16.4% - Sean Couturier's offensive zone start percentage through his team's 11 playoff games. Again, a handful of other players have more extreme numbers, including Manny Malhotra's 7% (in 5 games) and Couturier's linemate Max Talbot's 11.7%, but to put up a number like 16.4% offensive zone starts as a rookie in the playoffs is nothing short of spectacular. It shows what an incredible amount of confidence the Flyers' coaching staff has in him too.
22.33 - Marc Staal's 5-on-5 ice time per 60 minutes. This is up from Staal's regular season average of 16.96 minutes/60 at 5-on-5, which was 3rd on the team. Stall played more than 3 minutes/60 fewer than Dan Girardi and Ryan McDonagh during the regular season and was slightly ahead of Michael Del Zotto. In the playoffs though, Staal's 5-on-5 ice time is second among all players remaining in the playoffs (McDonagh is first), more than a minute higher than Dan Girardi's 5-on-5 average, and almost 6 minutes higher than Michael Del Zotto's 5-on-5 TOI/60. When the chips are down, we know who Tortorella trusts. It's McDonagh and Staal. Or, for those more cynical than I, maybe it's just not Michael Del Zotto and Anton Stralman. And definitely not Stu Bickel.
54% - The percentage of 5-on-5 goals against (not including empty net goals) that Chris Kreider has been on the ice for. The Rangers have given up 13 such goals since Kreider joined the lineup and Kreider has been on the ice for 7 of them. And he's managed to do it with a TOI/60 of just 11.41 through 12 games and a 73.8% offensive zone start ratio. Talented kid, but the Kreider hype might have been a bit premature.

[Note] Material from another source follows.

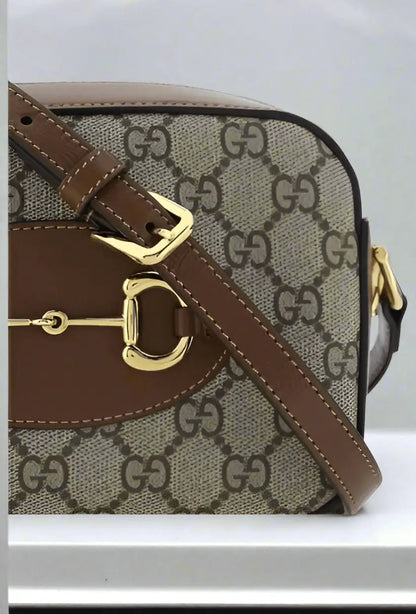 Gucci Horsebit 1955 shoulder bag with brown and beige monogrammed design and gold horsebit detail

4.07 - Dustin Penner's points per 60 minutes at 5-on-5 through the first two rounds of the playoffs, the highest of any player remaining in the playoffs and more than triple his regular season average of 1.25.
10 - The number of points Dustin Penner needs in order to equal his entire regular season production. Not to pick on Penner too much, but if the Kings reach the Stanley Cup Finals Penner has a very real chance of surpassing his season totals.
4 - The number of Phoenix Coyotes with a positive Corsi On rating. Marc-Antoine Pouliot and Gilbert Brule, two former Oilers who have become NHL journeymen, lead the way with Corsi ratings of 15.65 and 14.94, shredding the easy minutes. Daymond Langkow (3.27) and Kyle Chichura (0.69) are the other two. The Coyotes' Fenwick scores tells more or less the same story, so it's not like they're just blocking a ton of shots. With numbers like that it's pretty amazing that this team is in the conference finals.
94.7% - Jonathan Quick's overall save percentage. As if that wasn't impressive enough on its own, it's also his shorthanded save percentage. Wowsers. Mike Smith sports a .946 save percentage both overall and on the penalty kill too. The only goalie better than them was Cory Schneider, who somehow managed to lose two out of the three games he started despite only letting in four goals.
8.6 - The amount of time per game that the L.A. Kings spent playing 5-on-4, over 12% more than the next closest team. The Kings' opponent in round 3, the Phoenix Coyotes, average just 5.1 minutes/game at 5-on-4.
8.6 - Roman Hamrlik's relative corsi rating, best among Capitals' defensemen. Hamrlik was on the ice for 11 goals for at even strength compared to just 3 goals against. Hamrlik's only been playing second tough competition and second tough zone starts, and yeah his PDO is pretty high, but c'mon...the old man's still got it.